● WHAT IS ASKED
Copy the following rows word for word.

● GIVEN ENTRIES
-.-.-
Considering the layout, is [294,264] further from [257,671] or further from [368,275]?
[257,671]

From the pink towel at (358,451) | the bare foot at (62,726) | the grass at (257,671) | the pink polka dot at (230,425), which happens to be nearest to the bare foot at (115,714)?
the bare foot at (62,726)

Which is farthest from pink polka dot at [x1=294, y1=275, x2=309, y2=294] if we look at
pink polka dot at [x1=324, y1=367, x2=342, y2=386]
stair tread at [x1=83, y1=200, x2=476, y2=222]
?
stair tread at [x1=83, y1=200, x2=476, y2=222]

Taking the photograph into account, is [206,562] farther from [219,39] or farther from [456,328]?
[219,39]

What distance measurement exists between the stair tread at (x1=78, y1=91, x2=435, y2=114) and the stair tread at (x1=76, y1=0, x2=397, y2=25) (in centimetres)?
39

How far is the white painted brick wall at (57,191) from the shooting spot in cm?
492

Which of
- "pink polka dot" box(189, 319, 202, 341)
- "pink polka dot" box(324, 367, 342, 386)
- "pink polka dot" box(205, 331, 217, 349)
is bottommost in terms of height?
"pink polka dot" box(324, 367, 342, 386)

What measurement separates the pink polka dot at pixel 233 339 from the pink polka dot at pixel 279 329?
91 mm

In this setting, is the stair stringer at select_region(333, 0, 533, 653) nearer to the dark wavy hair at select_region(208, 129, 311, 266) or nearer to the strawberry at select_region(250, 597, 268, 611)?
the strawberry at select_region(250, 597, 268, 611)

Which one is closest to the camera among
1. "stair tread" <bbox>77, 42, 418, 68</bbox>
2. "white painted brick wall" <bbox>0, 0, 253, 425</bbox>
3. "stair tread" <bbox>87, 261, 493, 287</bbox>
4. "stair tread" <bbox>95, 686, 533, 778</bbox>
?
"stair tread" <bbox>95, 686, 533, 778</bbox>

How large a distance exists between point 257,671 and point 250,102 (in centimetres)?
-.-.-
● EXERCISE RESULT
Considering the layout, is [294,264] further from [257,671] or further from [368,275]?
[257,671]

From the pink towel at (358,451) | the bare foot at (62,726) | the grass at (257,671) | the pink polka dot at (230,425), which happens to be nearest to the bare foot at (115,714)?
the bare foot at (62,726)

Which is farthest from pink polka dot at [x1=294, y1=275, x2=309, y2=294] if we look at
pink polka dot at [x1=324, y1=367, x2=342, y2=386]
stair tread at [x1=83, y1=200, x2=476, y2=222]
?
stair tread at [x1=83, y1=200, x2=476, y2=222]

Taking the photograph into account, is [206,562] farther from [219,39] or farther from [456,328]?
[219,39]

What distance measurement exists between the stair tread at (x1=78, y1=91, x2=435, y2=114) and the stair tread at (x1=76, y1=0, x2=397, y2=25) (in centimetres)?
39

How far is the white painted brick wall at (57,191) from the shooting spot in cm?
492

Which of
- "pink polka dot" box(189, 319, 202, 341)
- "pink polka dot" box(324, 367, 342, 386)
- "pink polka dot" box(205, 331, 217, 349)
is bottommost in terms of height?
"pink polka dot" box(324, 367, 342, 386)

What measurement separates the pink polka dot at pixel 233 339 from the pink polka dot at pixel 279 329?
91 mm

In this setting, is the stair stringer at select_region(333, 0, 533, 653) nearer to the dark wavy hair at select_region(208, 129, 311, 266) or nearer to the strawberry at select_region(250, 597, 268, 611)?
the strawberry at select_region(250, 597, 268, 611)

Which one is closest to the camera among
1. "stair tread" <bbox>77, 42, 418, 68</bbox>
2. "white painted brick wall" <bbox>0, 0, 253, 425</bbox>
3. "stair tread" <bbox>87, 261, 493, 287</bbox>
4. "stair tread" <bbox>95, 686, 533, 778</bbox>
?
"stair tread" <bbox>95, 686, 533, 778</bbox>

How large a distance exists between point 257,671 and point 250,102 (in centimetres)?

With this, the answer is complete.